While attending Johns Hopkins, I worked on a number of medium and large applications and took a number of courses related to Information Extraction and Processing, including Natural Language Processing (NLP) and Information Retrieval (IR). For IR I wrote software (perl) that would analyze database driven sites so as to reverse-engineer the site templates and extract the content, which would then be stored in a database and displayed through an embedded HTTP server. It successfully extracted lyrics from around 7GB of data from lyrics web sites, and was tested on a smaller scale on movie databases (such as the IMDB).

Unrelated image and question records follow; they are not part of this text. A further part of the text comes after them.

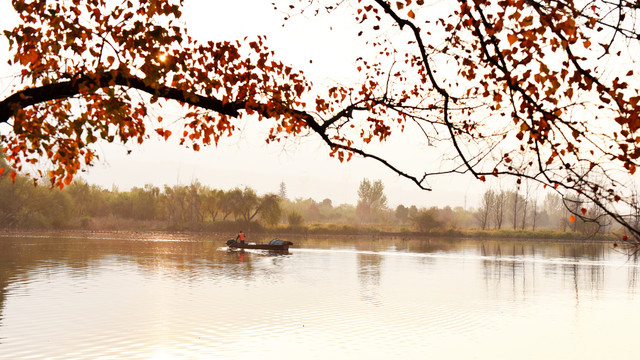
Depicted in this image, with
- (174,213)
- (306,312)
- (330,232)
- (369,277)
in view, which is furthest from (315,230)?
(306,312)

For Object Oriented Systems (Fall 2004), I developed Musebox (java), a multi-user, multi-channel, database backed, streaming media server/client, which I briefly continued to develop with Constantinos Neophytou and Loucas Papayiannis. I also wrote and open-sourced jaminid, a very small http server implementation (java), meant to couple with software as an embedded http server without the typical configuration pain. The approach resembles Java servlets, but is easier to use, smaller and quite fast. Finally, I was involved in the development of Dynasty project, which aims to create an interactive browser for infinitely large graphs, primarily for use as a debugger for the Dyna language. I was honored in 2005 with the Johns Hopkins Computer Science Outstanding Undergraduate award, and in 2006 with the Johns Hopkins Computer Science Outstanding Senior award.
You may also remember me from Internet 600.113, for which I was the head course assistant during Fall of my sophomore year. I am also a member of the ACM, Johns Hopkins chapter, and the Computer Science honor society, UPE, and of the local chapter of the ACM.
Breaking a long tradition of spending my summers working for my dad's architectural firm, in summer 2005 and summer 2006, I worked as an intern at Bloomberg LP in Manhattan. My projects included integrating Python into the development environment by coding wrappers and couplers to the existing APIs, writing an SQL-like interpreter for the proprietary database, and developing a framework for the rapid development of thin GUIs.
I joined Google in January 2007, as an Engineer on the Google Maps team in New York.